+++ Information supplied

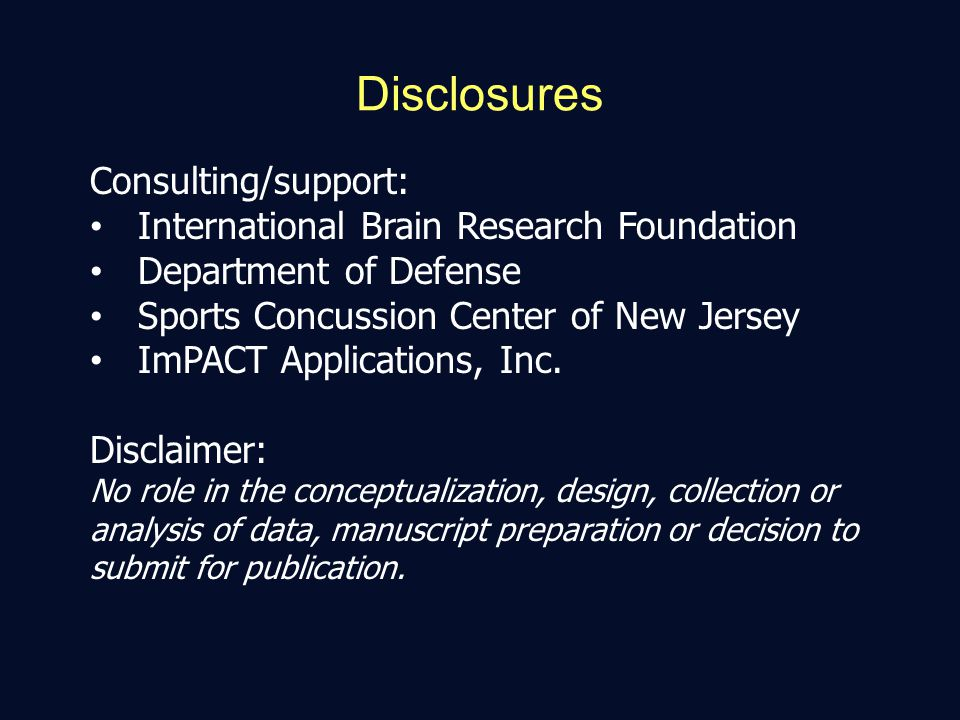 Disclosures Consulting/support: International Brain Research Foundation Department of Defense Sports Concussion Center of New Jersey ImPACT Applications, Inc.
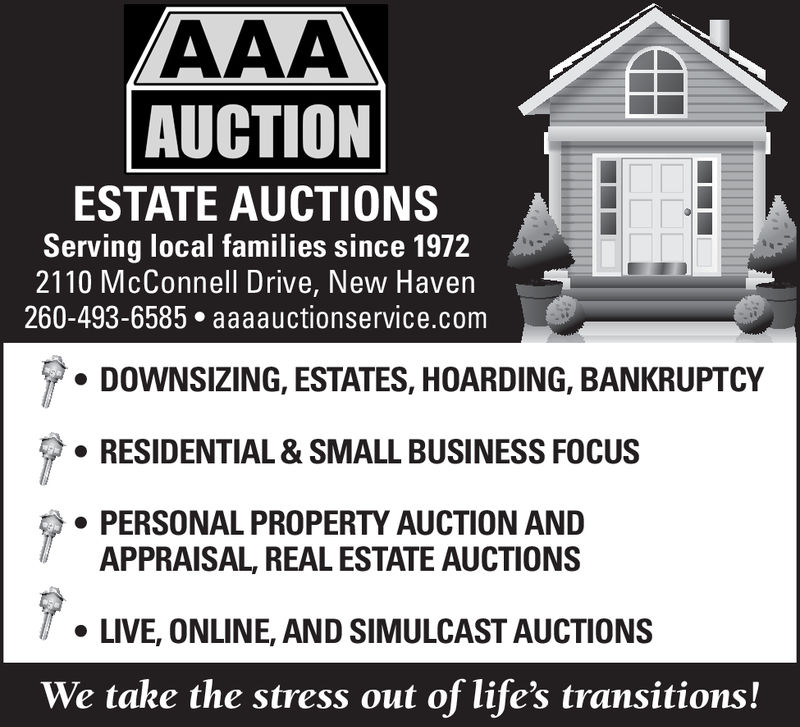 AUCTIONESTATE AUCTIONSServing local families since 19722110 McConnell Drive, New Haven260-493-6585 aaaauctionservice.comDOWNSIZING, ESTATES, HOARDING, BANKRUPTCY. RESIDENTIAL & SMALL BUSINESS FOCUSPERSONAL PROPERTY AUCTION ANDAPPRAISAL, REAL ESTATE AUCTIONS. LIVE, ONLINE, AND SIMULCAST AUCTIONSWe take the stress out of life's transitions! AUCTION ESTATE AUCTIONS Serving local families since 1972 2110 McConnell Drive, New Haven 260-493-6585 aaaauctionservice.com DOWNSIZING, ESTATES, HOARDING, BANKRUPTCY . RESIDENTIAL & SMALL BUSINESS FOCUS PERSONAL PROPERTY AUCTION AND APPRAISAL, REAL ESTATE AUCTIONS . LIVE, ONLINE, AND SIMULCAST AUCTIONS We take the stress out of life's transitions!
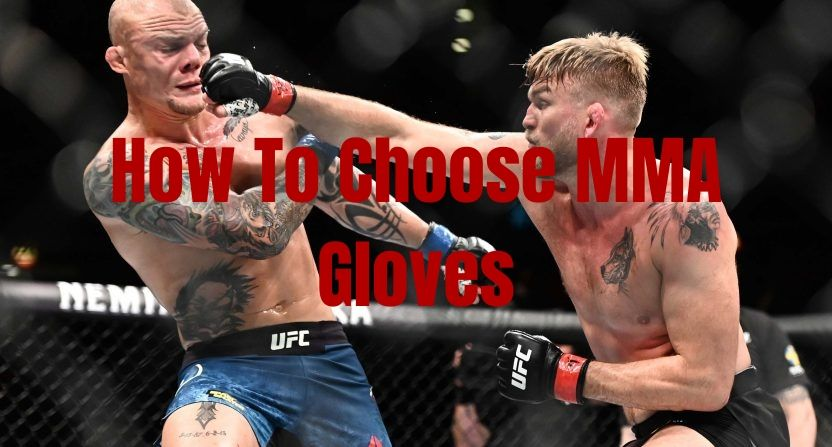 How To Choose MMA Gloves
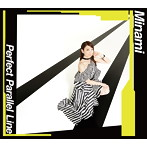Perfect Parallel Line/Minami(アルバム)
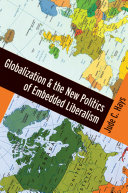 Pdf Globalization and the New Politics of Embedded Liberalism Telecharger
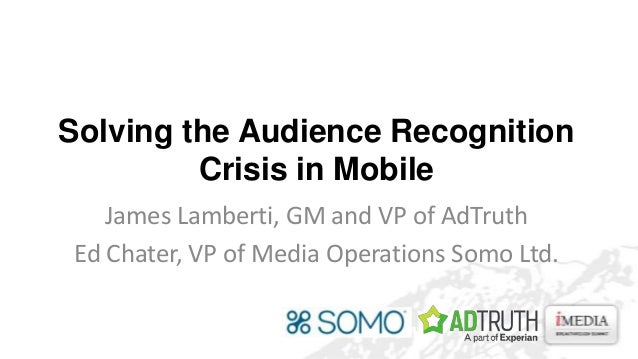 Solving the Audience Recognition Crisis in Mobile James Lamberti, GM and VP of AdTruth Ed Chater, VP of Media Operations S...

++++++

**Task directions**
Give back every record above word for word; the pictures have no place in it.

**Problem solution**
 Disclosures Consulting/support: International Brain Research Foundation Department of Defense Sports Concussion Center of New Jersey ImPACT Applications, Inc.
 AUCTIONESTATE AUCTIONSServing local families since 19722110 McConnell Drive, New Haven260-493-6585 aaaauctionservice.comDOWNSIZING, ESTATES, HOARDING, BANKRUPTCY. RESIDENTIAL & SMALL BUSINESS FOCUSPERSONAL PROPERTY AUCTION ANDAPPRAISAL, REAL ESTATE AUCTIONS. LIVE, ONLINE, AND SIMULCAST AUCTIONSWe take the stress out of life's transitions! AUCTION ESTATE AUCTIONS Serving local families since 1972 2110 McConnell Drive, New Haven 260-493-6585 aaaauctionservice.com DOWNSIZING, ESTATES, HOARDING, BANKRUPTCY . RESIDENTIAL & SMALL BUSINESS FOCUS PERSONAL PROPERTY AUCTION AND APPRAISAL, REAL ESTATE AUCTIONS . LIVE, ONLINE, AND SIMULCAST AUCTIONS We take the stress out of life's transitions!
 How To Choose MMA Gloves
Perfect Parallel Line/Minami(アルバム)
 Pdf Globalization and the New Politics of Embedded Liberalism Telecharger
 Solving the Audience Recognition Crisis in Mobile James Lamberti, GM and VP of AdTruth Ed Chater, VP of Media Operations S...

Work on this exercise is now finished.